Work request >> Each image should be skipped while the records are restated word for word.

----------

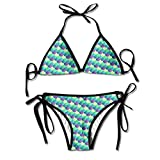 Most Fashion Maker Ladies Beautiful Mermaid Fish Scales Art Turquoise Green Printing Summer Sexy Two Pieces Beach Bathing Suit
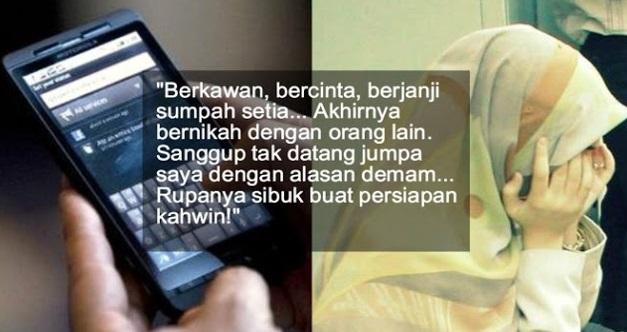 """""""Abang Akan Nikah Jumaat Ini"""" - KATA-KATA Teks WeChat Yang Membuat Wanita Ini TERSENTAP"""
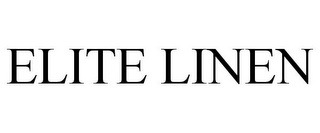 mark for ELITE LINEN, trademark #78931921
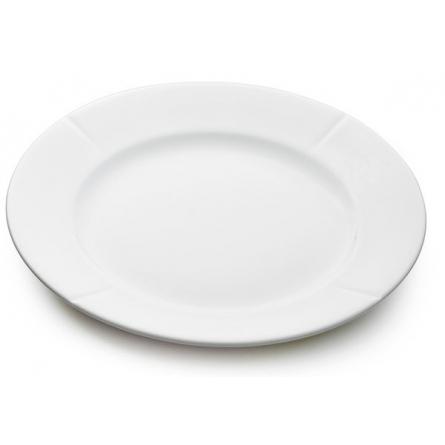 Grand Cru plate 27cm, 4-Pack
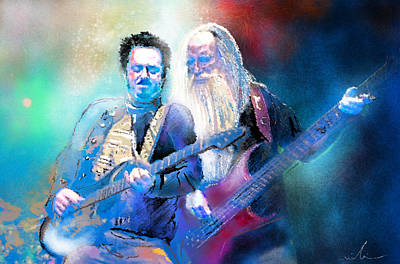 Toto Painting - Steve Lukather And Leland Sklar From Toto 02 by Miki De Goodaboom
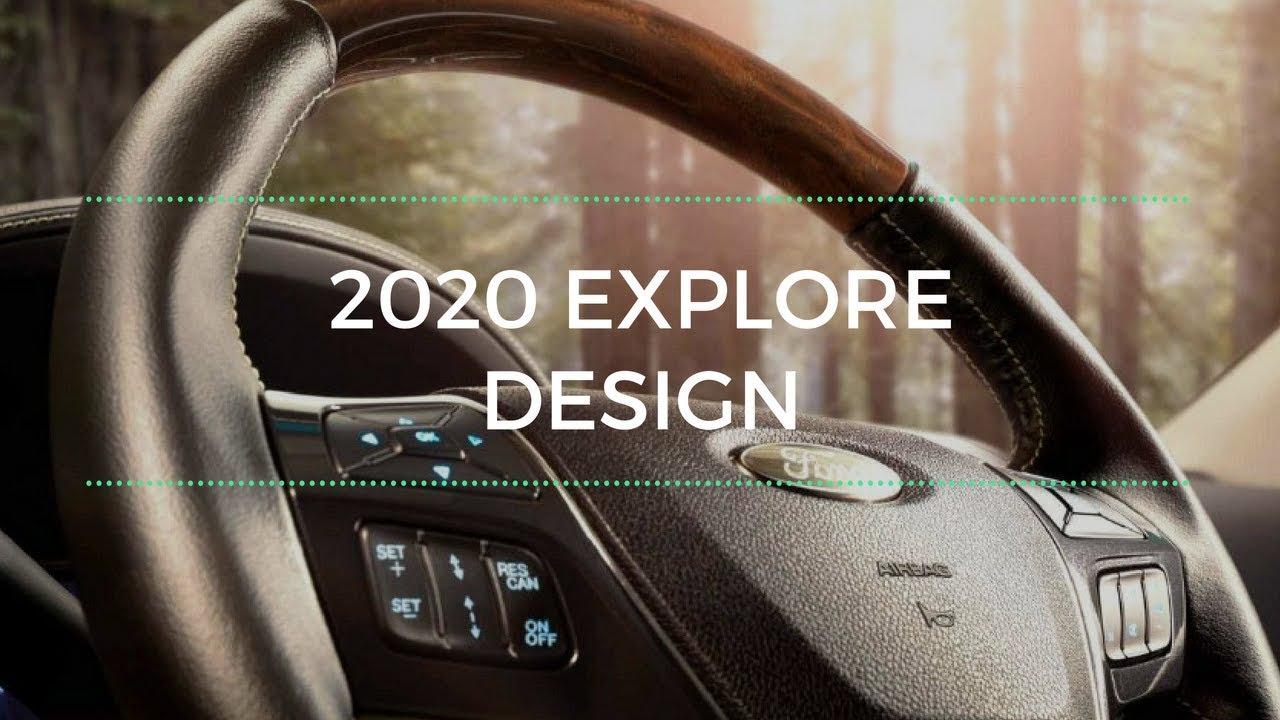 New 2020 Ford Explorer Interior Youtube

----------

Solution >>
 Most Fashion Maker Ladies Beautiful Mermaid Fish Scales Art Turquoise Green Printing Summer Sexy Two Pieces Beach Bathing Suit
 """""""Abang Akan Nikah Jumaat Ini"""" - KATA-KATA Teks WeChat Yang Membuat Wanita Ini TERSENTAP"""
 mark for ELITE LINEN, trademark #78931921
 Grand Cru plate 27cm, 4-Pack
 Toto Painting - Steve Lukather And Leland Sklar From Toto 02 by Miki De Goodaboom
 New 2020 Ford Explorer Interior Youtube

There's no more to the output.